— Tasks —
(a) Write out the skin cancer study report word for word, starting at "Over a 5-year" and ending at "the multivariate analysis.".
(b) Extend the report on skin cancer in transplant recipients from the point where it stops.

*** Opening of Passage provided ***

AT ACDASM 2017
SYDNEY (FRONTLINE MEDICAL NEWS) – The risk of developing nonmelanoma skin cancer among liver transplant recipients is similar to that among kidney transplant recipients, but the former tend to have more skin cancer risk factors at baseline, according to a longitudinal cohort study reported at the annual meeting of the Australasian College of Dermatologists.
Liver transplant recipients have been thought to be at a lower risk of developing nonmelanoma skin cancers than are other solid organ transplant recipients, said Ludi Ge, MD, of the department of dermatology at the University of Sydney and Royal Prince Alfred Hospital, Sydney. However, data from a longitudinal cohort study of 230 kidney or liver transplant patients suggest the risk of nonmelanoma skin cancer is similar – if not greater – among liver transplant recipients, compared with kidney transplant recipients.
The study prospectively enrolled 230 patients attending the dedicated dermatology clinic affiliated with Royal Prince Alfred Hospital’s organ transplant unit in Sydney, who had a minimum follow-up of 11 months. All cancers entered into the database were histologically confirmed.
Over a 5-year period, 47% of liver transplant recipients developed at least one nonmelanoma skin cancer, compared with 33% of renal transplant recipients, representing a 78% greater risk among liver transplant recipients. However, Dr. Ge said the confidence intervals were wide, and the difference lost statistical significance in the multivariate analysis.
The researchers also noted that the liver transplant recipients in the study tended to be older at baseline, with a history of more sun exposure and more previous skin cancers, and were more likely to have a high risk skin type that sunburns easily.

*** Close of Passage provided ***
*** Opening of Information shown ***

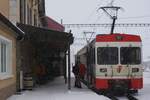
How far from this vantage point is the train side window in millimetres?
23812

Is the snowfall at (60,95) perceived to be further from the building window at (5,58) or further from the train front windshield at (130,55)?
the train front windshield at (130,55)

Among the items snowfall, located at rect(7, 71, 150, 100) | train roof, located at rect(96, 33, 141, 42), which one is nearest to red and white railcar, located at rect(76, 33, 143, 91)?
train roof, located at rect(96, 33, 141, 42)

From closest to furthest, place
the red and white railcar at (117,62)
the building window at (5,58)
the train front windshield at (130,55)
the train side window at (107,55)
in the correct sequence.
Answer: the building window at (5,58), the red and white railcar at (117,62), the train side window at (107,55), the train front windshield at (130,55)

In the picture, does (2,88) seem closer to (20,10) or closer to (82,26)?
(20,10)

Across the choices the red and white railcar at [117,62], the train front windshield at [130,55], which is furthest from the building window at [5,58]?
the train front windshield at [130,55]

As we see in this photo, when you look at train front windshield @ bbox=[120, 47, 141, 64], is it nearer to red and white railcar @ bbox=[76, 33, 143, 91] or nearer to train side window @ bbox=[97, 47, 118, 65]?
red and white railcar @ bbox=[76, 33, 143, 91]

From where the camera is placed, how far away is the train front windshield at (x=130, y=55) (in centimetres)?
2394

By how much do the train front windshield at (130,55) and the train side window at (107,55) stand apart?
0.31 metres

*** Close of Information shown ***
*** Opening of Information shown ***

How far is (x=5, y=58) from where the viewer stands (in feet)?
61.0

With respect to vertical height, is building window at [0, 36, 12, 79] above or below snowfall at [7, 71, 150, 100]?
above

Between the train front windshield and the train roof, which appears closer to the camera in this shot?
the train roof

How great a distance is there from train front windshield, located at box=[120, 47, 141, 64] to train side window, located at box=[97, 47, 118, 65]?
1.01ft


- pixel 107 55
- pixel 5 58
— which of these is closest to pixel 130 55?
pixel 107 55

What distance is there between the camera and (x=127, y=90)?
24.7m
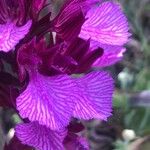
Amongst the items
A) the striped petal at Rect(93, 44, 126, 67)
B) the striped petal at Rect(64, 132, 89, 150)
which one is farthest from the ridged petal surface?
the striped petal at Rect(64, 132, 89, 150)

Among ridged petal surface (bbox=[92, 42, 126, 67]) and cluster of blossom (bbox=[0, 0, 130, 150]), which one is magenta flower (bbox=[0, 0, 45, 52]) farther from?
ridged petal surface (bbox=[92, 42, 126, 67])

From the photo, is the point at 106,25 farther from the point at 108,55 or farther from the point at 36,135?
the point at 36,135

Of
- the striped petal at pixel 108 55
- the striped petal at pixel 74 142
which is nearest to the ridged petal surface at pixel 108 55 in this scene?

*** Close of Information shown ***

— Solved tasks —
(a)
Over a 5-year period, 47% of liver transplant recipients developed at least one nonmelanoma skin cancer, compared with 33% of renal transplant recipients, representing a 78% greater risk among liver transplant recipients. However, Dr. Ge said the confidence intervals were wide, and the difference lost statistical significance in the multivariate analysis.

(b)
In an interview, Dr. Ge said the findings had implications for the screening and follow-up of liver transplant recipients.
“Previously, we always thought that liver transplant recipients were at lower risk, and, possibly, they’re not screened as much so not followed up as much,” she said. “I think they really should be thought … as high risk as renal transplant patients and the heart and lung transplant patients.”
The study showed that, while the renal transplant patients developed fewer skin cancers, they developed 1.9 lesions per year on average, compared with liver transplant patients, who developed 1.4 lesions per year.
The majority of skin cancers in both groups were squamous cell carcinomas and basal cell carcinomas, with a small number of keratoacanthomas. There was a similar ratio of squamous cell carcinomas to basal cell carcinomas between the two groups of transplant recipients – 1.7:1 in renal transplant recipients and 1.6:1 in liver recipients – which differed from the previously reported ratios of about 3:1, Dr. Ge said at the meeting.
She noted that this may have been because not every squamous cell carcinoma in situ was biopsied because of the sheer number of tumors, so many were treated empirically and, therefore, not entered into the clinic database.
Dr. Ge also pointed out that the evidence for the 3:1 ratio was around 10 years old.
“I think there’s been quite a change in the immunosuppressants that are used by transplant physicians, so, more and more, we’re seeing the use of sirolimus and everolimus, which are antiangiogenic,” she said.
Dr. Ge also strongly recommended that dermatology clinics specifically manage organ transplant recipients and commented that this could revolutionize the management of these patients, who tend to get lost to follow-up in standard dermatology clinics. “They’re very difficult to look after, they develop innumerable skin cancers that can result in death, and you need to intervene quite early,” she said in the interview.
No conflicts of interest were declared.